庶民の弁護士 伊東良徳のサイト

たぶん週1エッセイ◆
映画「チェ 39歳別れの手紙」

 「2009年はチェとチェで始まる」の後半「チェ 39歳別れの手紙」を見てきました。
 早々にロードショー打ち切りの日程も示されていますが、封切り2週目日曜日小さなスクリーンとはいえ6〜7割の入り。暗くて地味な政治テーマの映画としては健闘していると言ってよいと思います。

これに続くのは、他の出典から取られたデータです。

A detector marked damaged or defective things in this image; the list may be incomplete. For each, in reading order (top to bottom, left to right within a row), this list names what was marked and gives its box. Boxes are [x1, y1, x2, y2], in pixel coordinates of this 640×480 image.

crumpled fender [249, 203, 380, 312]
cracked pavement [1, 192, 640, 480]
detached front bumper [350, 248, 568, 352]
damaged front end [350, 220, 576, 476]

 第2部はさすがに、チェ・ゲバラってこんな人の説明映像はなしで、すぐ本編でした。
 史実を忠実になぞる映画ですから、ボリビア行き後は明るい材料がほとんどない挫折と絶望の日々の暗い映画となることが見る前から明らかです。コマーシャル的に言えば、タイトルにもした、ゲバラのカストロへの別れの手紙が、数少ない売りで、これを気を持たせて引っ張るかと思いきや、冒頭から全文紹介してしまいました。このあたり、潔い感じ。
 ゲバラの手紙は、史実ですから変えようもないところですが、キューバ革命に成功し革命政権の大臣の地位にあるゲバラがその地位を擲って再度一兵士として異国でのゲリラ戦に身を投じるその動機が「今世界の他の国々が、私のささやかな助力を求めている」だけしか書かれていません。映画の中でも、ボリビアの農民や鉱夫たちが搾取され病院もなく教育も受けられない「状況」を語るだけです。革命政権の重鎮となったゲバラが、一兵士に戻るその決断は、最も感動を呼びゲバラの人間としての偉大さを感じさせるところです。少なくとも私にとっては。それ以上の資料がない以上、描き得なかったのでしょうけど、その部分がちょっとあっさりし過ぎていたなというのが、ないものねだりの不満です。
 「真の革命であれば、勝利か死しかないのだ」というのも、あの時代の気分を表しているのでしょう。ゲバラが書いたのでなければ、精神主義的で英雄主義に過ぎると評したくなる言葉が、成功した革命政権を出て一兵士としてゲリラ活動に戻る者の口から出ればこそ説得力があります。
 映画でも、戦闘よりも、根拠地作り、兵士の人間関係作り、農民との信頼関係作りに腐心するゲバラと、派手な戦闘をやりたがるゲリラを対比して描いているのが、印象的でまた地に足がついた感じがしました。
 ボリビアに向かうゲバラの心情として唯一描かれた、頭をそり別人に変装してボリビアに出発する前に、妻に膝枕してもらうゲバラが、とても印象的でした。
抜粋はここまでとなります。